• **Data under study**:
*** Block opens ***

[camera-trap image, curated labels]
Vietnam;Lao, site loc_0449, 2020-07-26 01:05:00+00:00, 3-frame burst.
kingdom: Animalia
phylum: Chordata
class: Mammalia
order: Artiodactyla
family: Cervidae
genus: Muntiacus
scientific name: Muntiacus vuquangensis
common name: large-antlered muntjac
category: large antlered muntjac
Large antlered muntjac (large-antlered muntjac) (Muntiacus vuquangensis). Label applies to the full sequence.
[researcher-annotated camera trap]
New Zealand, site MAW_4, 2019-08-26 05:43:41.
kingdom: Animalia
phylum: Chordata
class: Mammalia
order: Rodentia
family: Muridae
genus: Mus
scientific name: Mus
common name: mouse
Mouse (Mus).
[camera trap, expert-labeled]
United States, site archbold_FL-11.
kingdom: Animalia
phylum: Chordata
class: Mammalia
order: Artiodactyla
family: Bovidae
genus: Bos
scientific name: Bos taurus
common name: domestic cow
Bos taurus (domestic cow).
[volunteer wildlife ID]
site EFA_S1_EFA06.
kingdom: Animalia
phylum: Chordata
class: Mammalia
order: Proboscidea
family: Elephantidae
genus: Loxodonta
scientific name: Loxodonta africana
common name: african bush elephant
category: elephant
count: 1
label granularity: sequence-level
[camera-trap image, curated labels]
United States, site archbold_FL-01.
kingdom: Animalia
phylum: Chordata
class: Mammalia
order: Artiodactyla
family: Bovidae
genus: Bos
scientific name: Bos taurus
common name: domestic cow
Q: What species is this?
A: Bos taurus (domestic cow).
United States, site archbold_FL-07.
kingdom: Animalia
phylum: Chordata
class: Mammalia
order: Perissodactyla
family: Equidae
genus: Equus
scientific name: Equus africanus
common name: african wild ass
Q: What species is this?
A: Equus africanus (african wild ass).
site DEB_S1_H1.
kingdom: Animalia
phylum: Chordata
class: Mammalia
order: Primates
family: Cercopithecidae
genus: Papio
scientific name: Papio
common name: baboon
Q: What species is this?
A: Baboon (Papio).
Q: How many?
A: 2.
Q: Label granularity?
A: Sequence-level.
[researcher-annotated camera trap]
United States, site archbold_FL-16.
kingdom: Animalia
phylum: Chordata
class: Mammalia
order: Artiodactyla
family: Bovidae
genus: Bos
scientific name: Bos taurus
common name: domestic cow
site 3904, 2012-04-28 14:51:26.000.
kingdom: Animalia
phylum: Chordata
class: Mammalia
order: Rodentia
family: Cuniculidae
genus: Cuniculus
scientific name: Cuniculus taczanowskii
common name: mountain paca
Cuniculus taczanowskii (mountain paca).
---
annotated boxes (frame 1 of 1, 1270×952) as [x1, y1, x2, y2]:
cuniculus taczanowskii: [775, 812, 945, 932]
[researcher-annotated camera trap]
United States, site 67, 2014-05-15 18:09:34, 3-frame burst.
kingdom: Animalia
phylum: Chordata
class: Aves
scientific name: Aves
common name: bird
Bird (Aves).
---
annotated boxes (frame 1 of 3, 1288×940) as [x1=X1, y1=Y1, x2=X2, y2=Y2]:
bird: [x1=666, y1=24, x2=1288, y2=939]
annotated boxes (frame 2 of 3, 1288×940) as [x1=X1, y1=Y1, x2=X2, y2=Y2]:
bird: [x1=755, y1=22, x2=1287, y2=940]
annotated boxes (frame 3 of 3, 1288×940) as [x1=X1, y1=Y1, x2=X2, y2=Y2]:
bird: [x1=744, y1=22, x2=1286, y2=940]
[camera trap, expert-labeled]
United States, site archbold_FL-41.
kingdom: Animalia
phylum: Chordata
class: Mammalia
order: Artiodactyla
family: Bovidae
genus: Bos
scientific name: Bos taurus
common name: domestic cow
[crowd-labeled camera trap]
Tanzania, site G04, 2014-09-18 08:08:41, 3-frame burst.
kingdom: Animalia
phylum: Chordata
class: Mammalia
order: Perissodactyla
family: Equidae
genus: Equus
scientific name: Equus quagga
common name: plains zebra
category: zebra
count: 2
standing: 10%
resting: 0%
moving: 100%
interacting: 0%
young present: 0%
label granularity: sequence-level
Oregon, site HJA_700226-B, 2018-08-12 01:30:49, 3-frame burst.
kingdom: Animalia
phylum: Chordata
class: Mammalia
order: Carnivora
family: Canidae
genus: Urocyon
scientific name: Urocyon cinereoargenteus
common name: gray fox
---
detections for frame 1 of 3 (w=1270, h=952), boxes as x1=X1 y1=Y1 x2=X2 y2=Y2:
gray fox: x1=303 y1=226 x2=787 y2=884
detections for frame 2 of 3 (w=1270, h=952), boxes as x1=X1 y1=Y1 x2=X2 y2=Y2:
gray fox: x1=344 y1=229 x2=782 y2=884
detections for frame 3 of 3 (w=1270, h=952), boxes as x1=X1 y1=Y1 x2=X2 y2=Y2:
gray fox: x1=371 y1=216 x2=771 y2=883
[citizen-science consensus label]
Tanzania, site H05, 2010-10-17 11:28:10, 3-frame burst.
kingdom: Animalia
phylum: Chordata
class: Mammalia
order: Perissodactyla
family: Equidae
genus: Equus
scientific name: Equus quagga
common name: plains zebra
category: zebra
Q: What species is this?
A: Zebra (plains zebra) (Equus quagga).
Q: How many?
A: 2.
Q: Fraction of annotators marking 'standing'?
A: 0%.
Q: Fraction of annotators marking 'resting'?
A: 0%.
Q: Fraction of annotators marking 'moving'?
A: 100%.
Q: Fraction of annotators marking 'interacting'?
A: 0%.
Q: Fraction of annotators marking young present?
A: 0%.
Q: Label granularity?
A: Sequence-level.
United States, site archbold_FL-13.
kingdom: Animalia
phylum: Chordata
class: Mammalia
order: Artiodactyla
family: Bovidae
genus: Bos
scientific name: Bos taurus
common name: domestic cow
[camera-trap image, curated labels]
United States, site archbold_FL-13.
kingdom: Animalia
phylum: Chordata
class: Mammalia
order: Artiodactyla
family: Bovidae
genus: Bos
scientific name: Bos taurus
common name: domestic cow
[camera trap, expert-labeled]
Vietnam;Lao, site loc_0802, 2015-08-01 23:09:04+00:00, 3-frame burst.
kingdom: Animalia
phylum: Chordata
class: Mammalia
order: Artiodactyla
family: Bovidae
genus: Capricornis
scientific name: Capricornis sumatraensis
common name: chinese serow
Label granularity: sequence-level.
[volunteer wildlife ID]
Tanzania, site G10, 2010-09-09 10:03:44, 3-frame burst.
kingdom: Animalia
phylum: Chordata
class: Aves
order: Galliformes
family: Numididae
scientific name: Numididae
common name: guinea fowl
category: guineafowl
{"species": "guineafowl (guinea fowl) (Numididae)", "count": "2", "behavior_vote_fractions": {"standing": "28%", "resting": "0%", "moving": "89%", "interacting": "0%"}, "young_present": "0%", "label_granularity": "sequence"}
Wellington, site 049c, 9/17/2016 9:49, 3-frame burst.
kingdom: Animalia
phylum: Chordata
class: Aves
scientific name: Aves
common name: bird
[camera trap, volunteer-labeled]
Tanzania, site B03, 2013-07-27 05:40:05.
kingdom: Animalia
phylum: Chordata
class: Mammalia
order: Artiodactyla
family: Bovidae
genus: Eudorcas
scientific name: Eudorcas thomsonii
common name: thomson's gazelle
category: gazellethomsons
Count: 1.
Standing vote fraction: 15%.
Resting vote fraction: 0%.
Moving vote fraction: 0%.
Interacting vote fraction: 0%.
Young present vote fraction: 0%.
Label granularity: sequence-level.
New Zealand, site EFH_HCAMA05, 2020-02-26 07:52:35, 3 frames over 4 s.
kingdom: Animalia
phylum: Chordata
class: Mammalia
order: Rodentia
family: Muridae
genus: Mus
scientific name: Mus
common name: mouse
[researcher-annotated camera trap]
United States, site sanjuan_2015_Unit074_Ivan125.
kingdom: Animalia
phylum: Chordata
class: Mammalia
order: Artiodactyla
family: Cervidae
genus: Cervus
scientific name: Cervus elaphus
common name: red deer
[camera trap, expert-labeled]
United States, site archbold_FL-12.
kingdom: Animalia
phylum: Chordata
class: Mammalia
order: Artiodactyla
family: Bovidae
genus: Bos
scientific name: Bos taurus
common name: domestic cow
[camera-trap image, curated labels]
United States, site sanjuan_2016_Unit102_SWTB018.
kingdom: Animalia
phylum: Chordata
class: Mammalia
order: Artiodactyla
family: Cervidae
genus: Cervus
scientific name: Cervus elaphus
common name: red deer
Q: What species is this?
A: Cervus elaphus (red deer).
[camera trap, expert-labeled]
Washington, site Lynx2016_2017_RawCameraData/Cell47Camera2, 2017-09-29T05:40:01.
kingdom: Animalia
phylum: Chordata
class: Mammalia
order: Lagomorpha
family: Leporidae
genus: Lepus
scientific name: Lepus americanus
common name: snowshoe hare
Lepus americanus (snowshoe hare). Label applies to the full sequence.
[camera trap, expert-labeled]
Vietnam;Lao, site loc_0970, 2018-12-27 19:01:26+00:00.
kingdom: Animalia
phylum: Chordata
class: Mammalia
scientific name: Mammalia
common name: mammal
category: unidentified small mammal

*** Block closes ***

• **Problem to solve**: Repeat, exactly and only, the lines from the beginning of the material through the line that contains "New Zealand, site MAW_4, 2019-08-26 05:43:41.".

• **Solved exercise**:
[camera-trap image, curated labels]
Vietnam;Lao, site loc_0449, 2020-07-26 01:05:00+00:00, 3-frame burst.
kingdom: Animalia
phylum: Chordata
class: Mammalia
order: Artiodactyla
family: Cervidae
genus: Muntiacus
scientific name: Muntiacus vuquangensis
common name: large-antlered muntjac
category: large antlered muntjac
Large antlered muntjac (large-antlered muntjac) (Muntiacus vuquangensis). Label applies to the full sequence.
[researcher-annotated camera trap]
New Zealand, site MAW_4, 2019-08-26 05:43:41.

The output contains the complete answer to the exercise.